Voivode of Subcarpathian Voivodeship
- In office 13 January 2020 – 2 November 2023
- Prime Minister: Mateusz Morawiecki
- Succeeded by: Teresa Kubas-Hul

Voivode of Subcarpathian Voivodeship
- In office 8 December 2015 – 11 November 2019
- Prime Minister: Mateusz Morawiecki
- Preceded by: Małgorzata Chomycz-Śmigielska

Personal details
- Born: 27 August 1976 (age 50) Dylągówka, Polish People's Republic
- Party: Law and Justice
- Alma mater: Maria Curie-Skłodowska University University of Silesia

= Ewa Leniart =

Polish politician (born 1976)

Ewa Maria Leniart (born 27 August 1976) is a Polish politician. She was elected to the Sejm (9th term) representing the constituency of Rzeszów.

==Biography==
She graduated from the Second General Secondary School in Rzeszów. In the years 1995–2000 she studied at the Faculty of Law of the Maria Curie-Skłodowska University Branch in Rzeszów, obtaining a professional master's degree in this field. During her studies, she was involved in providing legal advice as part of the student office. In 2014, she obtained a doctorate in law from the University of Silesia in Katowice based on a dissertation entitled Attempted removal of state authorities and attempted change of the state system in the case law of the District Military Court in Rzeszów in the years 1946–1955. In 2000, she began working in the newly established Rzeszów branch of the Institute of National Remembrance – Commission for the Prosecution of Crimes against the Polish Nation as an inspector for administrative affairs.

From 2002 to 2005 she was the head of the department in the Rzeszów branch of the Institute of National Remembrance, then until 2007 she worked in the provincial office as a coordinator and director of the office of the voivode Ewa Draus.
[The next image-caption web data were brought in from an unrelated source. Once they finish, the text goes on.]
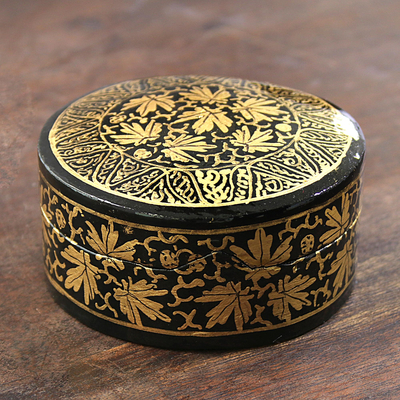 Papier mache decorative box, 'Midnight Beauty' - Hand-Painted Black and Metallic Gold Round Decorative Box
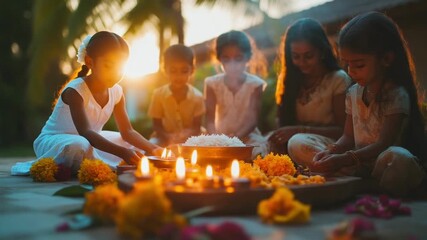 Children celebrate Sinhalese or Tamil New Year in Sri Lanka, sitting around a traditional setup with flowers and candles, enjoying the festive atmosphere during sunset. Diwali, Indian ritual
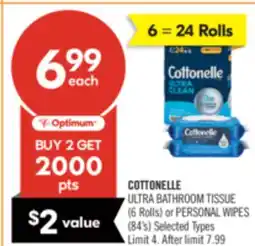 Shoppers Drug Mart COTTONELLE ULTRA BATHROOM TISSUE (6 Rolls) or PERSONAL WIPES (84's) offer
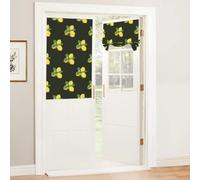 LfearTesa Limone con ramo e bouquet di gigli neri, Tende oscuranti autoadesive in stile francese per camera da letto e cucina, 66 x 102 cm, 1 pannello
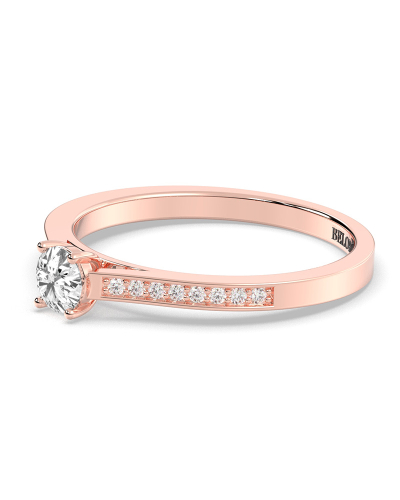 Bague Solitaire en Or rose Accompagné Diamant Rond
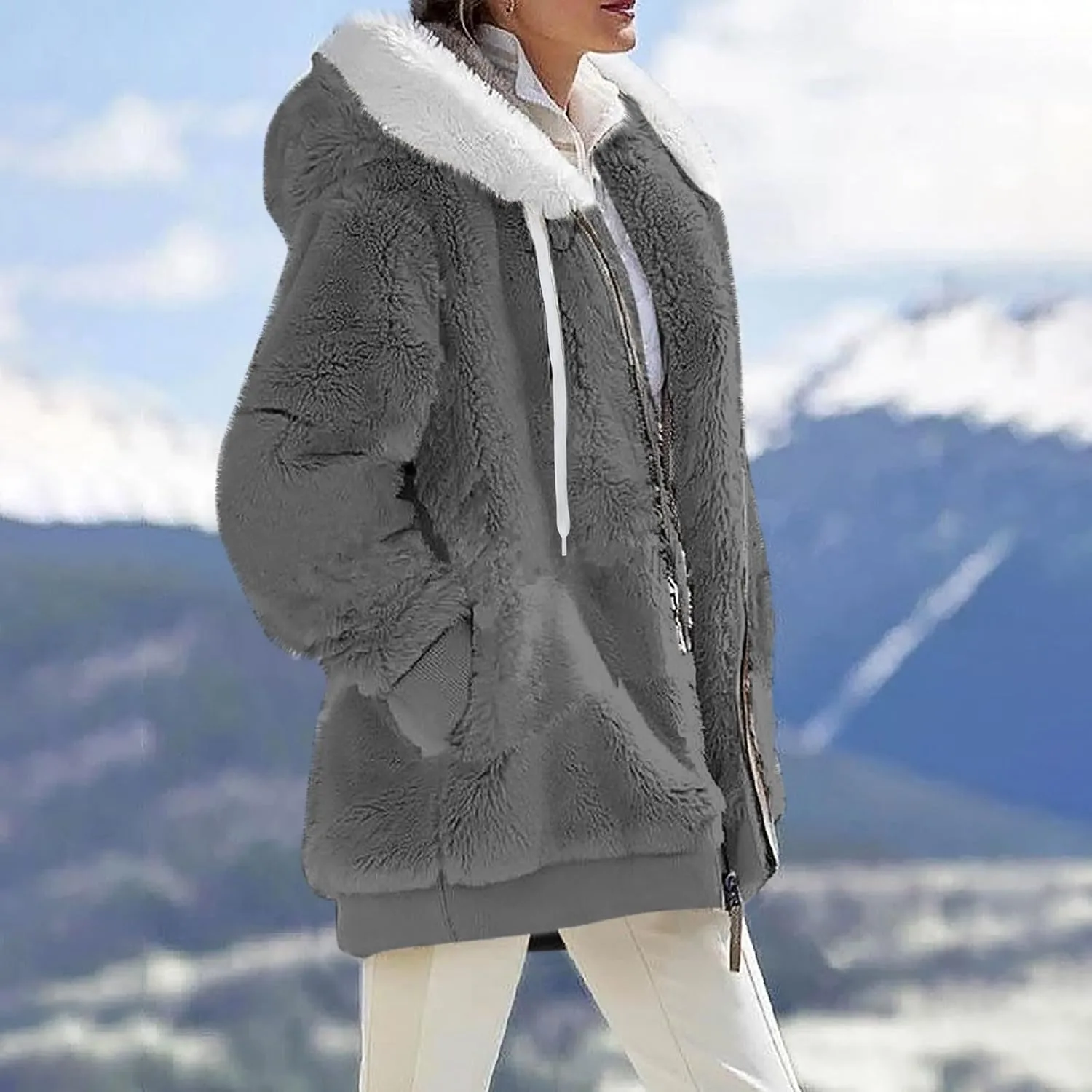 PETYCZEN Winter Jackets for Women Warm Fuzzy Sherpa Lined Plus Size Coats Casual Long Sleeve Zip Up Fleece Jacket Outerwear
In 2006 she also became a research and teaching employee in the Department of History of State and Law at the University of Rzeszów. In 2007 she took up the position of director of the IPN branch in Rzeszów. She was a member of the social Committee for the Construction of the Monument to Father Jerzy Popiełuszko and a founding member of the Committee for the Construction of the Monument to Colonel Łukasz Ciepliński in Rzeszów. She inspired the establishment of the Łukasz Ciepliński Historical Club, which brings together people from the region who are passionate about history. She supported the construction of the Ulma Family Museum of Poles Saving Jews in World War II in Markowa. In 2014, she unsuccessfully ran for the Subcarpathian Voivodeship Regional Assembly from the Law and Justice party, but was elected as a councilor in November 2015.

On December 8, 2015, she was appointed to the position of Voivode of Subcarpathian Voivodeship, resigning from the assembly as a result. In the 2019 elections, she unsuccessfully ran for the position of a Member of the European Parliament from the district covering the Podkarpackie Voivodeship. In the parliamentary elections of the same year, she was elected to the 9th term of the Sejm. She ran in the Rzeszów district, receiving 36,305 votes. In connection with this election, on November 11, 2019, she ended her term as voivode. On January 10, 2020, Prime Minister Mateusz Morawiecki re-entrusted her with the position of Voivode of Subcarpathian Voivodeship (from January 13, 2020). As a result, her parliamentary mandate expired.

In March 2021, she announced her candidacy for the early elections for the mayor of Rzeszów. She was supported by Law and Justice and the Rzeszów Region of the NSZZ Solidarity trade union, and an honorary women's committee was established to support her. In the vote of 13 June 2021, she received 23.62%, taking second place (the elections ended in the first round with Konrad Fijołek winning).

In the 2023 elections, she won a parliamentary mandate for the second time, winning 38,795 votes. As a result, on 2 November of the same year, she ceased to serve as voivode. In 2024, she ran on behalf of PiS in the next European elections.